In just about every profession that I can think of involving any degree of fame, early success isn't necessarily a good thing. Having one's name in the spotlight from the get-go insures that someone will always be watching, so you'd better have more than just beginners' luck. Stephen Wilkinson, better known by his moniker Bibio, must know the feeling. His major label debut, Ambivalence Avenue, was one of the best albums of 2009, full of groovy, retro-tinged jams saddled right along side trippy, chilled-out beats, not to mention the stunning Lovers Carvings. But two years have past now, and so it's time for Wilkinson to strap up and have another go at it, but this time, he'll have an audience no matter what. How's that for a blessing and a curse?
At first, the differences between Ambivalence Avenue and Mind Bokeh couldn't be more pronounced. Where AA opened with it's title track, a warm and inviting layering of Wilkinson's smooth, fuzzed-out voice, MB opts for something much darker and less inviting in Excuses. The song takes over two minutes to fully form before Wilkinson's voice gets involved, bubbling into existence in a way that reminds of Avey Tare's Down There. It's an intriguing exercise in both darkness and patience for a guy who usually doesn't visit those kinds of places, but only the last minute or so could really be called exciting. While decidedly sunnier than the opener, follow-up track Prententious also floats around in an eerie manner for a minute before the comforting vocals of the chorus arrive, and even then, it's awfully down tempo. On many occasions through out the album, MB almost sounds like Bibio in slow motion.

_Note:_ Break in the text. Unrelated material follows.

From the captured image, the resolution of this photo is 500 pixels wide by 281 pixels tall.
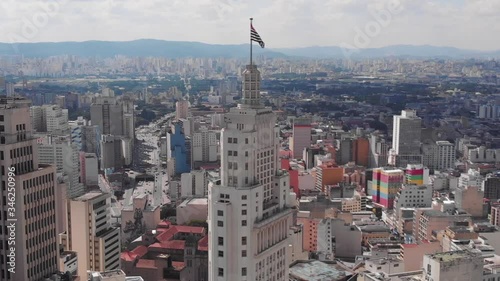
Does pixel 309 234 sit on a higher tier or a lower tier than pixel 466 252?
lower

But Stephen Wilkinson is no dummy: He knows that he makes killer summer-time jams, and he returns to that strength as early as track three, Anything New, which bounds along on a heavy bass beat and any number of slippery synths. It pairs well with Wake Up!, which calls back to the bedroom electro-pop of some of his best, most emotionally rich songs. And while it's all a great listen, there's an overwhelming feeling in the early goings of Mind Bokeh that dreams of matching Avenue might have proved too lofty. An apt illustration comes in the form of Light Sleep, which is funky, groovy, and fun, but when matched right up against the immediately comparable Jealous Of Roses, it begins to sound like a drag. The emphasis on fun simply seems far less prominent this time around. Even the tracks that could stand right beside Wilkinson's best, like the fiery and fast-paced Take Off Your Shirt, could hardly be described as jubilant.

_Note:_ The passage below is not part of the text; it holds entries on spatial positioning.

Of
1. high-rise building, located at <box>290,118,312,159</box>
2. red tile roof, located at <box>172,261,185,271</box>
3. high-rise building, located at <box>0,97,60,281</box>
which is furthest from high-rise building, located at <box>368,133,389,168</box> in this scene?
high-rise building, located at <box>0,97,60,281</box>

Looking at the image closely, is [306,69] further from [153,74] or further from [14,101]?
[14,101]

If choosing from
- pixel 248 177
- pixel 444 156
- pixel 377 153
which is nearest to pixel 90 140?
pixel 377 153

Mind Bokeh, like Ambivalence Avenue, only operates on two levels: good and great. While Bibio's new disc spends a considerable amount more time in the former category, it's certainly not without a visit or two to the other. K is For Kelson is, without question, the album's most blissful tune, and likely its best. Bells and triangles dance around in the background of Wilkinson's heavily manipulated voice, aided by breezy guitar and synth parts, and at 3:29, it's one of the only songs on the album that doesn't overstay its welcome. The other songs on the album's back half are much more content to go without vocals than what came before them, and even when one does feature them, as in the case of More Excuses, they often only stick around for half the track. The shift is more or less reflective of the change-up that Ambivalence Avenue also makes at its mid-section, the quality of both second acts more or less foretold by the first. It's too bad that I can't muster up more enthusiasm for Mind Bokeh, which is without a doubt an above average album. I guess that's just the weight of expectations.